The SEC Enforcement Division further alleges that Crow and Clug operated another company called The Corsair Group through which they brokered the sale of bonds to investors and received more than $10,000 in transaction-based compensation. The Corsair Group was not registered as a broker-dealer and Crow and Clug were not associated with any registered broker-dealer, and in fact Crow had been barred from associating with any broker-dealer.

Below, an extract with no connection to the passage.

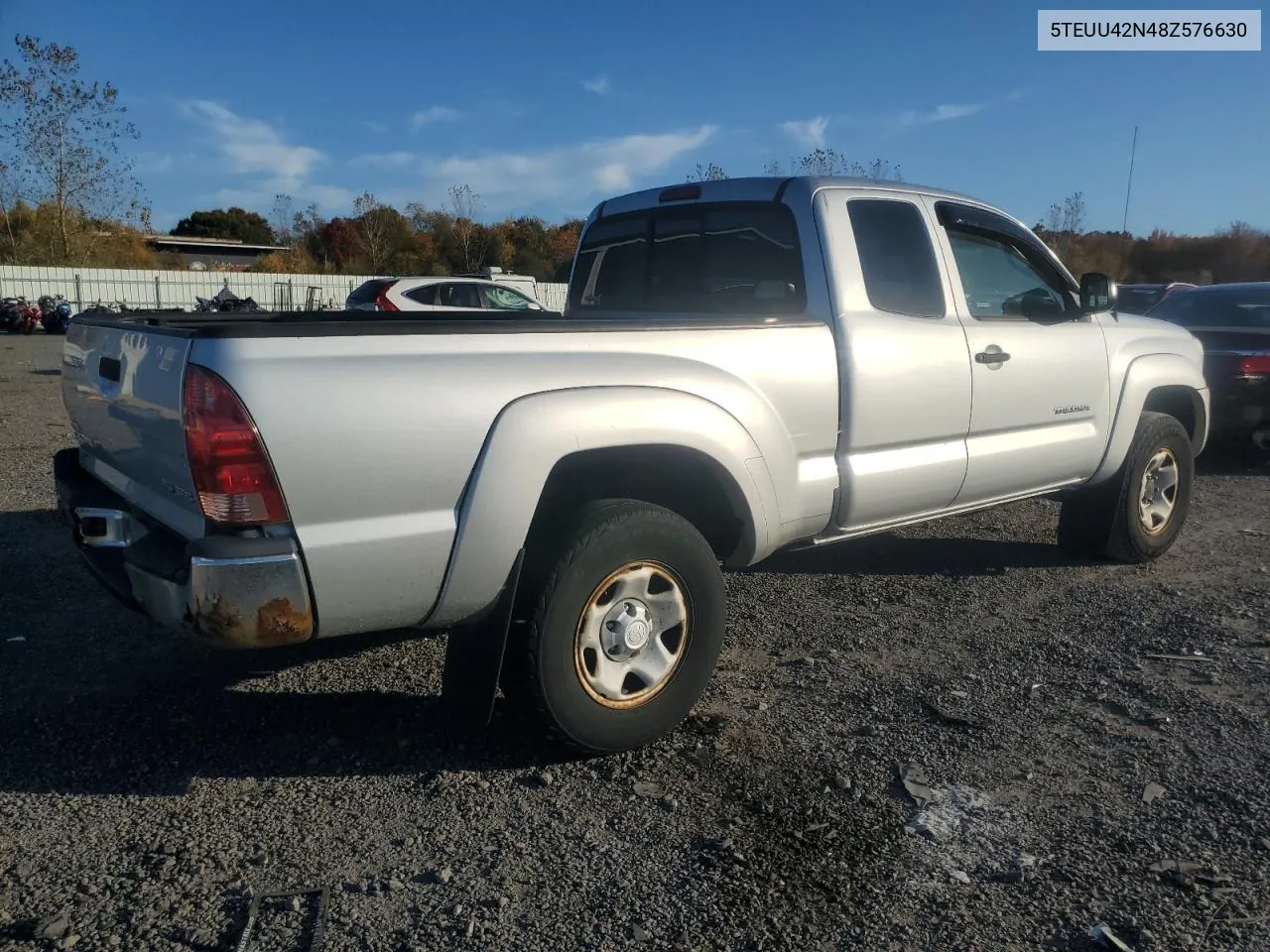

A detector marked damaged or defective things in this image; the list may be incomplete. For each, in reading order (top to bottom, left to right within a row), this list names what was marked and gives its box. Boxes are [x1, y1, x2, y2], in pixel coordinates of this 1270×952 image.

The SEC Enforcement Division alleges that Crow, Clug, Aurum Mining, and PanAm Terra violated Section 17(a) of the Securities Act of 1933, and Section 10(b) and Rule 10b-5 under the Securities Exchange Act of 1934. Crow and Clug allegedly aided and abetted and caused the violations by Aurum Mining and PanAm Terra. In the order, the Enforcement Division alleges additional violations of other provisions of the federal securities laws. The matter will be scheduled for a public hearing before an administrative law judge for proceedings to adjudicate the Enforcement Division’s allegations and determine what, if any, remedial actions are appropriate.
The SEC’s separate order against Lana found that he solicited his own accounting clients and others to invest in Aurum Mining without regard to the false or misleading representations being made to investors. Without admitting or denying the findings, Lana agreed to pay a $50,000 penalty and be barred from practicing as an accountant on behalf of any SEC-regulated entity for five years. He is ordered to cease-and-desist from further violations of Section 17(a) of the Securities Act.
The SEC Enforcement Division’s investigation was conducted by Ibrahim Bah, Nandy Celamy, Sandra Yanez, David Stoelting, and Valerie A. Szczepanik in the New York Regional Office. The case was supervised by Amelia A. Cottrell, and the Enforcement Division’s litigation will be led by Mr. Stoelting and Mr. Bah.